The Missing Hours
Hardcover: 400 pages
(21 April 2016)
Chilling, deeply compelling, taut and – above all – beautifully composed, constructed and executed, Emma Kavanagh’s third novel, The Missing Hours, is an absolute joy from first page to last.
One moment, Selena Cole is playing with her two daughters in the park, the next she vanished only to return twenty-four hours later with no memory of where she has been or what she has done. What took place in those missing hours and whether they are linked to a nearby murder is for DS Finn Hale and his sister DC Leah Mackay to work out.
The thing to notice about The Missing Hours is that its multi-character point of view works astonishingly well and can only do so if the author has a tight grip on her characterisations. Here the protagonists – as they all potentially are – are delightfully drawn composites of the everyday, with just enough that is out the ordinary to make them memorable.

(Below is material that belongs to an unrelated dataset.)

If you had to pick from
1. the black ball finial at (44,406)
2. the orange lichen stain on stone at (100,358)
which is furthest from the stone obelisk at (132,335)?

The dialogue, too, helps drive the pace where necessary, whereas the descriptive “sciencey” bits never dull, but rather gently apply the pace where necessary; an art in itself when it comes to delivering a thriller that may rest in the guise of a Police Procedural but is, in fact, more about Selena than might first be imagined.
And then there are the clues, the misleading sidetracking and tiny morsels that Kavanagh drops along her cinder pathway like authorial Gretel leading us, deliciously through the woods towards an extremely satisfying conclusion.
An at times complex but nevertheless engaging novel crammed with wit, guile and tenacity, The Missing Hours will not disappoint in any way.